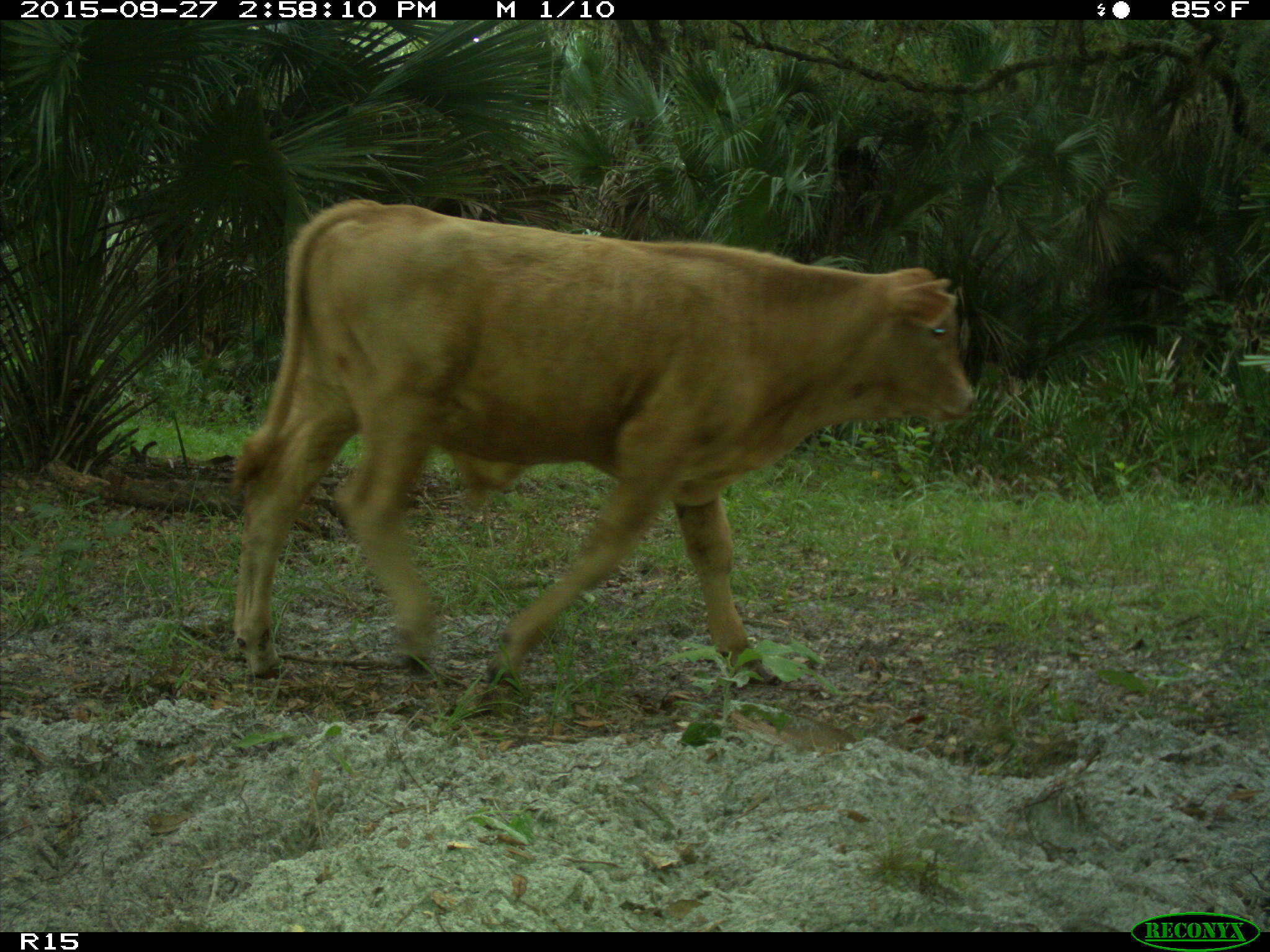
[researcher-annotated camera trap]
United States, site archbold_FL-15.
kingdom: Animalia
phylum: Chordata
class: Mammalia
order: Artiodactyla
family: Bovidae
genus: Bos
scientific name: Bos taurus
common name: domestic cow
============================================================
◆ What the task asks ◆
Exactly repeat the lines from the line that contains "United States, site archbold_FL-15." to the end of the entries, both included, and leave out all other lines.

◆ Answer to the exercise ◆
United States, site archbold_FL-15.
kingdom: Animalia
phylum: Chordata
class: Mammalia
order: Artiodactyla
family: Bovidae
genus: Bos
scientific name: Bos taurus
common name: domestic cow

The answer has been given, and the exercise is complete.